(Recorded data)

==*==

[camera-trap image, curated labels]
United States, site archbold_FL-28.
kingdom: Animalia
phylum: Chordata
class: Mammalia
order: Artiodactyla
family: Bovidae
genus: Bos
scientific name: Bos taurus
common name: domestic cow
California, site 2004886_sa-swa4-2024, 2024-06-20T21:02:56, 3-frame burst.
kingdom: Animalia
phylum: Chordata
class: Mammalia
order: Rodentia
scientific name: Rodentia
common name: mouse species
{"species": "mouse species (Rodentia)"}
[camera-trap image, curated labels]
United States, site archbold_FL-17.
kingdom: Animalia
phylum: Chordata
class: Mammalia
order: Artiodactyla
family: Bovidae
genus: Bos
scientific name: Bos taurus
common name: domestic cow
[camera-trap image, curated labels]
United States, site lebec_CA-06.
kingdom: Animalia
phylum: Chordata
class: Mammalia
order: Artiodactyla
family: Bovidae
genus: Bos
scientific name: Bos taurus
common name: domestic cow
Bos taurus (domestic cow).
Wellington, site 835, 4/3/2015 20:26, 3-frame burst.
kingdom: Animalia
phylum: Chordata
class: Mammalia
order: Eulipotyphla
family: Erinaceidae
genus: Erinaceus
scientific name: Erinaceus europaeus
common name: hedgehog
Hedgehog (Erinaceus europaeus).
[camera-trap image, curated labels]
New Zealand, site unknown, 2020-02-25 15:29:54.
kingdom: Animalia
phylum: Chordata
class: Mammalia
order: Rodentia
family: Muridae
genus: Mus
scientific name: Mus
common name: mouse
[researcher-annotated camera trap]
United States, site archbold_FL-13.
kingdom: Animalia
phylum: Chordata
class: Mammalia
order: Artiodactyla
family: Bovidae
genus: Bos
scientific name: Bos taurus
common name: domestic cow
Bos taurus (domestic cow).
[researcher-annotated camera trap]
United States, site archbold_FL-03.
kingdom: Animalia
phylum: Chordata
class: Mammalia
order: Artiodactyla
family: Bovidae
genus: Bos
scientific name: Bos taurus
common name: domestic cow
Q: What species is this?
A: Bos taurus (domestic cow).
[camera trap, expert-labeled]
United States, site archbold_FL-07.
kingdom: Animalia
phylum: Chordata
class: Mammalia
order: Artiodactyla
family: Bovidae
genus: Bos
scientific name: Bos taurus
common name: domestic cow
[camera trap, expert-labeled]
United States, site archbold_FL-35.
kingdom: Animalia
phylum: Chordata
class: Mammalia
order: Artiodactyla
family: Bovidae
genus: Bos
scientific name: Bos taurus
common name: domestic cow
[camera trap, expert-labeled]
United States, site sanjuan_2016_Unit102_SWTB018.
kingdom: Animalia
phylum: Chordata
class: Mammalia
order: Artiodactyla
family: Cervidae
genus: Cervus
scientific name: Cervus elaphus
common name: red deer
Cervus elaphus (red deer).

==*==

* What is expected
Print every line of the records above without a single difference.

* Solved problem
[camera-trap image, curated labels]
United States, site archbold_FL-28.
kingdom: Animalia
phylum: Chordata
class: Mammalia
order: Artiodactyla
family: Bovidae
genus: Bos
scientific name: Bos taurus
common name: domestic cow
California, site 2004886_sa-swa4-2024, 2024-06-20T21:02:56, 3-frame burst.
kingdom: Animalia
phylum: Chordata
class: Mammalia
order: Rodentia
scientific name: Rodentia
common name: mouse species
{"species": "mouse species (Rodentia)"}
[camera-trap image, curated labels]
United States, site archbold_FL-17.
kingdom: Animalia
phylum: Chordata
class: Mammalia
order: Artiodactyla
family: Bovidae
genus: Bos
scientific name: Bos taurus
common name: domestic cow
[camera-trap image, curated labels]
United States, site lebec_CA-06.
kingdom: Animalia
phylum: Chordata
class: Mammalia
order: Artiodactyla
family: Bovidae
genus: Bos
scientific name: Bos taurus
common name: domestic cow
Bos taurus (domestic cow).
Wellington, site 835, 4/3/2015 20:26, 3-frame burst.
kingdom: Animalia
phylum: Chordata
class: Mammalia
order: Eulipotyphla
family: Erinaceidae
genus: Erinaceus
scientific name: Erinaceus europaeus
common name: hedgehog
Hedgehog (Erinaceus europaeus).
[camera-trap image, curated labels]
New Zealand, site unknown, 2020-02-25 15:29:54.
kingdom: Animalia
phylum: Chordata
class: Mammalia
order: Rodentia
family: Muridae
genus: Mus
scientific name: Mus
common name: mouse
[researcher-annotated camera trap]
United States, site archbold_FL-13.
kingdom: Animalia
phylum: Chordata
class: Mammalia
order: Artiodactyla
family: Bovidae
genus: Bos
scientific name: Bos taurus
common name: domestic cow
Bos taurus (domestic cow).
[researcher-annotated camera trap]
United States, site archbold_FL-03.
kingdom: Animalia
phylum: Chordata
class: Mammalia
order: Artiodactyla
family: Bovidae
genus: Bos
scientific name: Bos taurus
common name: domestic cow
Q: What species is this?
A: Bos taurus (domestic cow).
[camera trap, expert-labeled]
United States, site archbold_FL-07.
kingdom: Animalia
phylum: Chordata
class: Mammalia
order: Artiodactyla
family: Bovidae
genus: Bos
scientific name: Bos taurus
common name: domestic cow
[camera trap, expert-labeled]
United States, site archbold_FL-35.
kingdom: Animalia
phylum: Chordata
class: Mammalia
order: Artiodactyla
family: Bovidae
genus: Bos
scientific name: Bos taurus
common name: domestic cow
[camera trap, expert-labeled]
United States, site sanjuan_2016_Unit102_SWTB018.
kingdom: Animalia
phylum: Chordata
class: Mammalia
order: Artiodactyla
family: Cervidae
genus: Cervus
scientific name: Cervus elaphus
common name: red deer
Cervus elaphus (red deer).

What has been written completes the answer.